## Exercise instructions:
Return the full set of entries exactly. Omit none.

==== The records

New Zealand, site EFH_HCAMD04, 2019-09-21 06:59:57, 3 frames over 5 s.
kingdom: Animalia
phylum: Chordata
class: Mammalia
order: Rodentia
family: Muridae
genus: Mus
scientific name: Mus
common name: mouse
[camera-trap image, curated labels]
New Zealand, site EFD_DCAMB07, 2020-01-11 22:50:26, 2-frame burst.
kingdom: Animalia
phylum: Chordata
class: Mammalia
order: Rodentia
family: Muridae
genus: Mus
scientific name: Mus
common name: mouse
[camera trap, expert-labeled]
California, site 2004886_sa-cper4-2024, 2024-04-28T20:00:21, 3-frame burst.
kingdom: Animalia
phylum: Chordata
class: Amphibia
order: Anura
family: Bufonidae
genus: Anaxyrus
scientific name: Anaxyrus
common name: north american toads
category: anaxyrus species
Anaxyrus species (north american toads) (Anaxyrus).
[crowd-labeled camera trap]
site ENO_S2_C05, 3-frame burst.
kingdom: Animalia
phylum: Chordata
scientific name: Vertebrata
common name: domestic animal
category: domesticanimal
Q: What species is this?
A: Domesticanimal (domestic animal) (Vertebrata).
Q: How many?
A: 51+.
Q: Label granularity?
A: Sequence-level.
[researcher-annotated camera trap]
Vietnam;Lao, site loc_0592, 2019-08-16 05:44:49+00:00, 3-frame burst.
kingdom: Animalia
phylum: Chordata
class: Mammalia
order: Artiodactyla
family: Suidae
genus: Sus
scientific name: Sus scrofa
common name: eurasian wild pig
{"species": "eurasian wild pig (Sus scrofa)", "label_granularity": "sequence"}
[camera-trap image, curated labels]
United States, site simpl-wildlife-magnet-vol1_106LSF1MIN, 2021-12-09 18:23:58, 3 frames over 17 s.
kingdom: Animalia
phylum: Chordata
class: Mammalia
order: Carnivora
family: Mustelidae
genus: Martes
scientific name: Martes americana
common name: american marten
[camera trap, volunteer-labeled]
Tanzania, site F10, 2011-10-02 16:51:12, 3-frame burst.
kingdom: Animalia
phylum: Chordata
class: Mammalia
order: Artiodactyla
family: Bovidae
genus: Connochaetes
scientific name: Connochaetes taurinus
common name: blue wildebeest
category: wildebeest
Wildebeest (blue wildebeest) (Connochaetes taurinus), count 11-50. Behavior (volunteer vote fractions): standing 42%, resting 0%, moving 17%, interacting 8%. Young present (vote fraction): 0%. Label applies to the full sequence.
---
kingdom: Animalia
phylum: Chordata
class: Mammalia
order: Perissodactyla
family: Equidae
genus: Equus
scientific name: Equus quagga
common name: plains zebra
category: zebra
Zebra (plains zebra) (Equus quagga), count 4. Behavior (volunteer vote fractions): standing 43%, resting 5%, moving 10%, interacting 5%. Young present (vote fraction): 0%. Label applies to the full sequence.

========

## Task output:
New Zealand, site EFH_HCAMD04, 2019-09-21 06:59:57, 3 frames over 5 s.
kingdom: Animalia
phylum: Chordata
class: Mammalia
order: Rodentia
family: Muridae
genus: Mus
scientific name: Mus
common name: mouse
[camera-trap image, curated labels]
New Zealand, site EFD_DCAMB07, 2020-01-11 22:50:26, 2-frame burst.
kingdom: Animalia
phylum: Chordata
class: Mammalia
order: Rodentia
family: Muridae
genus: Mus
scientific name: Mus
common name: mouse
[camera trap, expert-labeled]
California, site 2004886_sa-cper4-2024, 2024-04-28T20:00:21, 3-frame burst.
kingdom: Animalia
phylum: Chordata
class: Amphibia
order: Anura
family: Bufonidae
genus: Anaxyrus
scientific name: Anaxyrus
common name: north american toads
category: anaxyrus species
Anaxyrus species (north american toads) (Anaxyrus).
[crowd-labeled camera trap]
site ENO_S2_C05, 3-frame burst.
kingdom: Animalia
phylum: Chordata
scientific name: Vertebrata
common name: domestic animal
category: domesticanimal
Q: What species is this?
A: Domesticanimal (domestic animal) (Vertebrata).
Q: How many?
A: 51+.
Q: Label granularity?
A: Sequence-level.
[researcher-annotated camera trap]
Vietnam;Lao, site loc_0592, 2019-08-16 05:44:49+00:00, 3-frame burst.
kingdom: Animalia
phylum: Chordata
class: Mammalia
order: Artiodactyla
family: Suidae
genus: Sus
scientific name: Sus scrofa
common name: eurasian wild pig
{"species": "eurasian wild pig (Sus scrofa)", "label_granularity": "sequence"}
[camera-trap image, curated labels]
United States, site simpl-wildlife-magnet-vol1_106LSF1MIN, 2021-12-09 18:23:58, 3 frames over 17 s.
kingdom: Animalia
phylum: Chordata
class: Mammalia
order: Carnivora
family: Mustelidae
genus: Martes
scientific name: Martes americana
common name: american marten
[camera trap, volunteer-labeled]
Tanzania, site F10, 2011-10-02 16:51:12, 3-frame burst.
kingdom: Animalia
phylum: Chordata
class: Mammalia
order: Artiodactyla
family: Bovidae
genus: Connochaetes
scientific name: Connochaetes taurinus
common name: blue wildebeest
category: wildebeest
Wildebeest (blue wildebeest) (Connochaetes taurinus), count 11-50. Behavior (volunteer vote fractions): standing 42%, resting 0%, moving 17%, interacting 8%. Young present (vote fraction): 0%. Label applies to the full sequence.
---
kingdom: Animalia
phylum: Chordata
class: Mammalia
order: Perissodactyla
family: Equidae
genus: Equus
scientific name: Equus quagga
common name: plains zebra
category: zebra
Zebra (plains zebra) (Equus quagga), count 4. Behavior (volunteer vote fractions): standing 43%, resting 5%, moving 10%, interacting 5%. Young present (vote fraction): 0%. Label applies to the full sequence.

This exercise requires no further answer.